Text excerpt:

2015 is not going to break records at the box office.  2015 is going to utterly demolish box office records on the heels of two mega-performers and a market that is ready to have some fun in the movie theater again.  Especially after this downer of an Oscar season.  But what ten movies am I boldly predicting will be the top in the 2015 box office?  Before we get to the top ten, let’s see what nine films will miss the cut.

Notable movies missing the top ten:

  • Poltergeist (July 24).  Oh hey, did you know there’s a big budget remake of Poltergeist coming out starring Sam Rockwell?  Seeing as how the original film made $76.6M in 1982 (the equivalent of $188M today) this is a franchise ripe for a reboot. Sadly, while this could do well in the middle of the summer it has a late July release in the middle of a crowded field.  This could easily do $150 but that won’t be enough to break the top 10.
  • San Andreas (May 29).  Disaster movies are a mixed bag.  Twister made $241M back in 1996 but Volcano only made $49M a year later.  The Rock is on the verge of mega-stardom but this is not the vehicle to launch him there.  Especially if future trailers end up as creepy as the first one.  Another mid $100s.
  • The Hateful Eight (November 13).  Quentin Tarantino had his greatest commercial success ($162M) with Django Unchained back in 2012.  He sticks with the western theme for his next film but Tarantino repels as much as he attracts.  Critics and fanboys will love it, but the same audience will see this as all the others.  Mid-$100s.

Given entries:

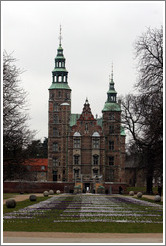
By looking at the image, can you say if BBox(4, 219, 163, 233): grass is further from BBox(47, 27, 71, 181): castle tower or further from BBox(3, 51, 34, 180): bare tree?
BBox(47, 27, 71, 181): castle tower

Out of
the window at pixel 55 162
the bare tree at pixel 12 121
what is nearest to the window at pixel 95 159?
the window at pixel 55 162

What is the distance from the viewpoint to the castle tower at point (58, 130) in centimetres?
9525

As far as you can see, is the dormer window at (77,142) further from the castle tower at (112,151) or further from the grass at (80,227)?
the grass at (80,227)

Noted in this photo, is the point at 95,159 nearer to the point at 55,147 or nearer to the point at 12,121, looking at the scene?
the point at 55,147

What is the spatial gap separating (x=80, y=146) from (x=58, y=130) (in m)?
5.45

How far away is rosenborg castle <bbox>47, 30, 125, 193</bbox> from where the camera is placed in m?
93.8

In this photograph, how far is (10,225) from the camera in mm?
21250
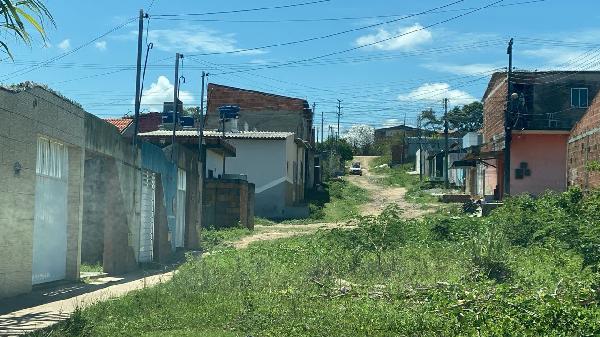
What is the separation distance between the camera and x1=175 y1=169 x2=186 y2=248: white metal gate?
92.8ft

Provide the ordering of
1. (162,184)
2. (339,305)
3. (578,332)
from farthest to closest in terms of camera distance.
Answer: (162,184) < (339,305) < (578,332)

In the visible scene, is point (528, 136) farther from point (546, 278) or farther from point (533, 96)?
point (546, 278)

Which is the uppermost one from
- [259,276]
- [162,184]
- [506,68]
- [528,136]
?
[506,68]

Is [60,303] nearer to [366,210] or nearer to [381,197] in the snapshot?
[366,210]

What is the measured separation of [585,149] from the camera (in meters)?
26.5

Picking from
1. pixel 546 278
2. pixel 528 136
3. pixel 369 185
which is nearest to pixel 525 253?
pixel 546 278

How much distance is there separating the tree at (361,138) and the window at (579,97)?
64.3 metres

About this exercise:
Rewrite the entry in the box office predictions text that begins "San Andreas (May 29)" as a short bulleted list, keeping its main facts.

Exercise response:
- San Andreas opens May 29.
- Disaster movies are a mixed bag: Twister made $241M in 1996, but Volcano made only $49M a year later.
- The Rock is close to mega-stardom, but this film won't get him there, especially if later trailers are as creepy as the first.
- Predicted take: mid $100s.